OpenAI Assistants API: Building Stateful AI Agents with Code Interpreter and File Search

Introduction: OpenAI’s Assistants API, launched at DevDay 2023, represents a significant evolution in how developers build AI-powered applications. Unlike the stateless Chat Completions API, Assistants provides a managed, stateful runtime for building sophisticated AI agents with built-in tools like Code Interpreter and File Search. The API handles conversation threading, file management, and tool execution, allowing developers to focus on application logic rather than infrastructure.

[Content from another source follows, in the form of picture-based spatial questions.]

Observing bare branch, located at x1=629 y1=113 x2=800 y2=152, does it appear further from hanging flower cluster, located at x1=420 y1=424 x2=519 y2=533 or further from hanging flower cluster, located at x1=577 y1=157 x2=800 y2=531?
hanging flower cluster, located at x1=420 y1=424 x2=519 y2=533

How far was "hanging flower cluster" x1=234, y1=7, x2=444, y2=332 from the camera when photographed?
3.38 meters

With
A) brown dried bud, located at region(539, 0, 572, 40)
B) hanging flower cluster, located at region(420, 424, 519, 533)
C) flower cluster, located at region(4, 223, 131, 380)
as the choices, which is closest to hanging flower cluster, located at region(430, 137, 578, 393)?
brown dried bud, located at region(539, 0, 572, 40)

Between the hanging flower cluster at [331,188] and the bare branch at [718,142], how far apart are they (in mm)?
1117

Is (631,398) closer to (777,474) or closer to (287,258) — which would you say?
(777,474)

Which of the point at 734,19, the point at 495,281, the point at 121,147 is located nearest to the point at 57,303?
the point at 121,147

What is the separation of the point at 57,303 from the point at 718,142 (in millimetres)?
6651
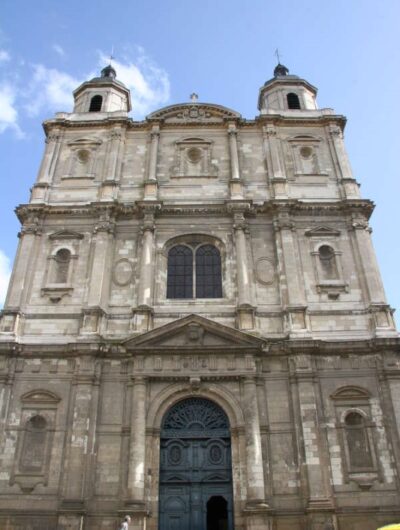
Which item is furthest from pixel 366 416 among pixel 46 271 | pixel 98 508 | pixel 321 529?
pixel 46 271

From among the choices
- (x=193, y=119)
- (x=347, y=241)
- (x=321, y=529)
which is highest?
(x=193, y=119)

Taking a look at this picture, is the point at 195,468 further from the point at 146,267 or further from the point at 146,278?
the point at 146,267

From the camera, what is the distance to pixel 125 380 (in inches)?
645

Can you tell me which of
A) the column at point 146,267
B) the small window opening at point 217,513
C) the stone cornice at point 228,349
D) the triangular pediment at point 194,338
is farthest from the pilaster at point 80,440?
the small window opening at point 217,513

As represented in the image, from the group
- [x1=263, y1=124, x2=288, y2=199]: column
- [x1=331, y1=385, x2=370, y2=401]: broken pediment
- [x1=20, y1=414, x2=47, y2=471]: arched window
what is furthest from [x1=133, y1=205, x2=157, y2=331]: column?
[x1=331, y1=385, x2=370, y2=401]: broken pediment

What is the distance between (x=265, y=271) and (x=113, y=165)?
8.05 meters

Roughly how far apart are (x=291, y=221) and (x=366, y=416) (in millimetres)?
7661

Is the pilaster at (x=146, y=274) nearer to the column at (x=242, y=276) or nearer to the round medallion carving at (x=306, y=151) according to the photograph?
the column at (x=242, y=276)

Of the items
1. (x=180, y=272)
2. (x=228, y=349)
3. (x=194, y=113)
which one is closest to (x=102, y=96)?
(x=194, y=113)

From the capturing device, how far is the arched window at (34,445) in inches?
603

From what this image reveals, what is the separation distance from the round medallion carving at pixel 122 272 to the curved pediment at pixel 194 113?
7871 millimetres

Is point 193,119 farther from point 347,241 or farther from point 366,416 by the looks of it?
point 366,416

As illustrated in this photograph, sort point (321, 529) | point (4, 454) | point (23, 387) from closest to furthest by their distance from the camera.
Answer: point (321, 529) → point (4, 454) → point (23, 387)

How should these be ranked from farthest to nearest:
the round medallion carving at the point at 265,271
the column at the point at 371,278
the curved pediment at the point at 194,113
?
the curved pediment at the point at 194,113
the round medallion carving at the point at 265,271
the column at the point at 371,278
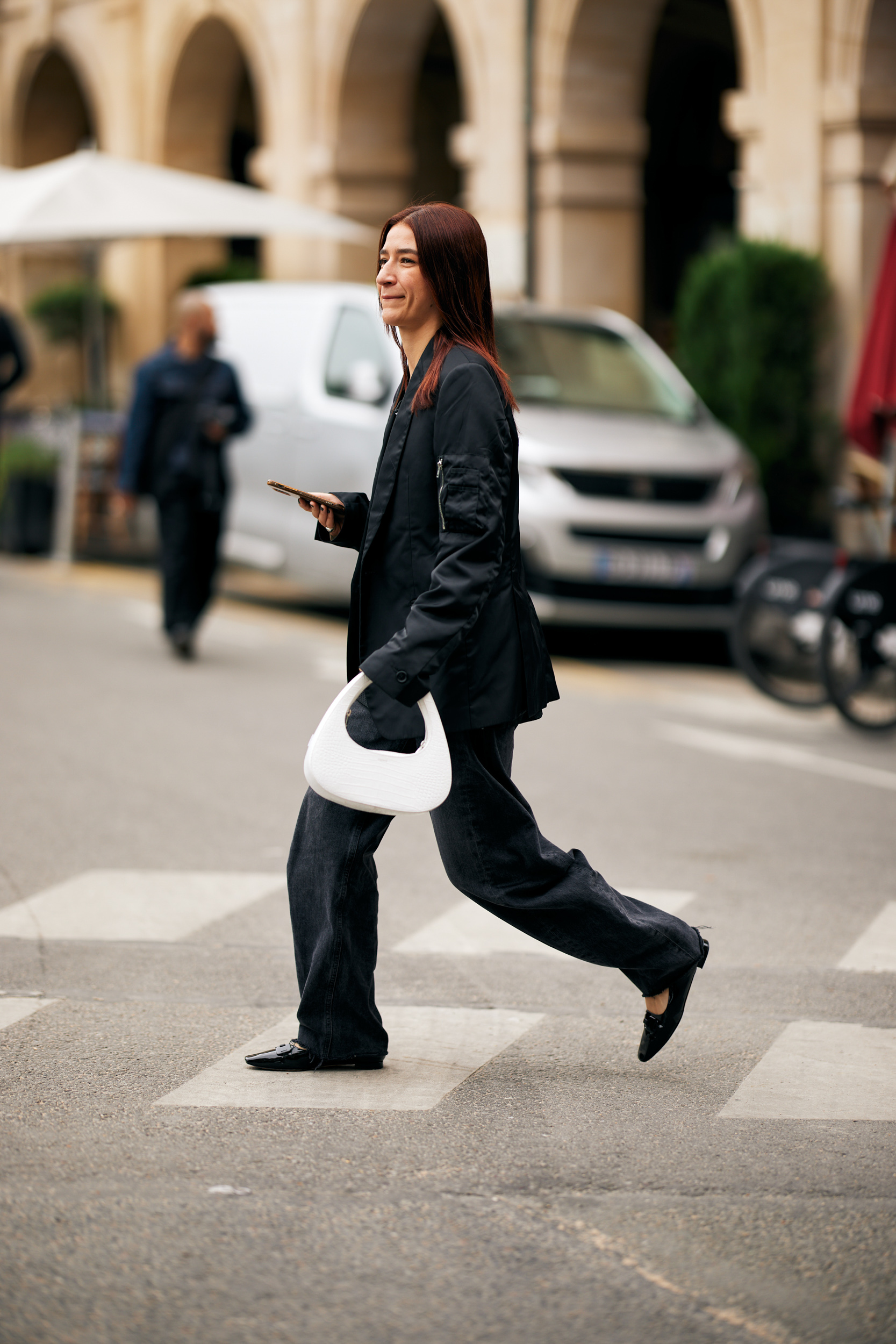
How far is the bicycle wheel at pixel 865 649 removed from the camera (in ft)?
29.7

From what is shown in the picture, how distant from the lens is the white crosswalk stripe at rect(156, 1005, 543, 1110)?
4.17 meters

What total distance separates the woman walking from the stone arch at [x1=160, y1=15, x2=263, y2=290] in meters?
19.5

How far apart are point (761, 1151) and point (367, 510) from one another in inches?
62.4

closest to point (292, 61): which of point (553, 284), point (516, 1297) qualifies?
point (553, 284)

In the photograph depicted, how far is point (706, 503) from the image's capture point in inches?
443

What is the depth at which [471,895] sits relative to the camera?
4.26m

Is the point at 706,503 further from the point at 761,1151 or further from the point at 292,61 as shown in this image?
the point at 292,61

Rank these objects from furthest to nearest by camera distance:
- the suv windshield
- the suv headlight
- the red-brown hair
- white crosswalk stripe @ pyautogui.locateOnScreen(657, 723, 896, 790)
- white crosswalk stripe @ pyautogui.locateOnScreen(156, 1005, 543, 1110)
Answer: the suv windshield, the suv headlight, white crosswalk stripe @ pyautogui.locateOnScreen(657, 723, 896, 790), white crosswalk stripe @ pyautogui.locateOnScreen(156, 1005, 543, 1110), the red-brown hair

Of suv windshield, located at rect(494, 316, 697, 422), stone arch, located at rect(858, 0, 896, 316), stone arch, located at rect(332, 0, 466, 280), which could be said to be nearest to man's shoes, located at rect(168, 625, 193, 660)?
suv windshield, located at rect(494, 316, 697, 422)

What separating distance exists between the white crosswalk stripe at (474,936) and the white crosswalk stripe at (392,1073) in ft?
1.98

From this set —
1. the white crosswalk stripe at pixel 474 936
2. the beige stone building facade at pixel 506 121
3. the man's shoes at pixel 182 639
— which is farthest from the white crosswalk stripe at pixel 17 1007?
the beige stone building facade at pixel 506 121

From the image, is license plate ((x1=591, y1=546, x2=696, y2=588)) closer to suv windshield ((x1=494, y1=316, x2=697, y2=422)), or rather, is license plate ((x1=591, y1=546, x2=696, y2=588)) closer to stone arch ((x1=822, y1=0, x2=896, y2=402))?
suv windshield ((x1=494, y1=316, x2=697, y2=422))

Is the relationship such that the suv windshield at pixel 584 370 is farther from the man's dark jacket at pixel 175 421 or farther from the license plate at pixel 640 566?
the man's dark jacket at pixel 175 421

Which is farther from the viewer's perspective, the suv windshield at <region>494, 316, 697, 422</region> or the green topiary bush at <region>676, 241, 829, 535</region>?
the green topiary bush at <region>676, 241, 829, 535</region>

This guide covers everything from basic assistant creation to advanced patterns with function calling and RAG.

OpenAI Assistants API Architecture — OpenAI Assistants API: Stateful AI Agent Runtime

Capabilities and Features

The Assistants API provides powerful capabilities for building AI agents:

Stateful Conversations: Managed threads that persist conversation history automatically
Code Interpreter: Sandboxed Python environment for data analysis, visualization, and file processing
File Search (RAG): Built-in vector store with automatic chunking and retrieval
Function Calling: Define custom tools that the assistant can invoke
Streaming: Real-time streaming of assistant responses and tool outputs
File Handling: Upload and process files up to 512MB per file
Multiple Models: Support for GPT-4o, GPT-4 Turbo, and GPT-3.5 Turbo
Parallel Tool Use: Execute multiple tools simultaneously
Run Management: Control execution with cancellation and status polling
Annotations: Automatic citations and file references in responses

Getting Started

Install the OpenAI Python SDK and set up your environment:

# Install OpenAI SDK
pip install openai

# Set environment variable
export OPENAI_API_KEY="your-api-key"

# Or use in code
from openai import OpenAI
client = OpenAI(api_key="your-api-key")

Creating Your First Assistant

Build a data analysis assistant with Code Interpreter:

from openai import OpenAI
import time

client = OpenAI()

# Create an assistant with Code Interpreter
assistant = client.beta.assistants.create(
    name="Data Analyst",
    instructions="""You are an expert data analyst. When given data:
    1. Analyze it thoroughly using Python
    2. Create visualizations when helpful
    3. Provide clear insights and recommendations
    Always explain your methodology and findings clearly.""",
    model="gpt-4o",
    tools=[{"type": "code_interpreter"}]
)

print(f"Created assistant: {assistant.id}")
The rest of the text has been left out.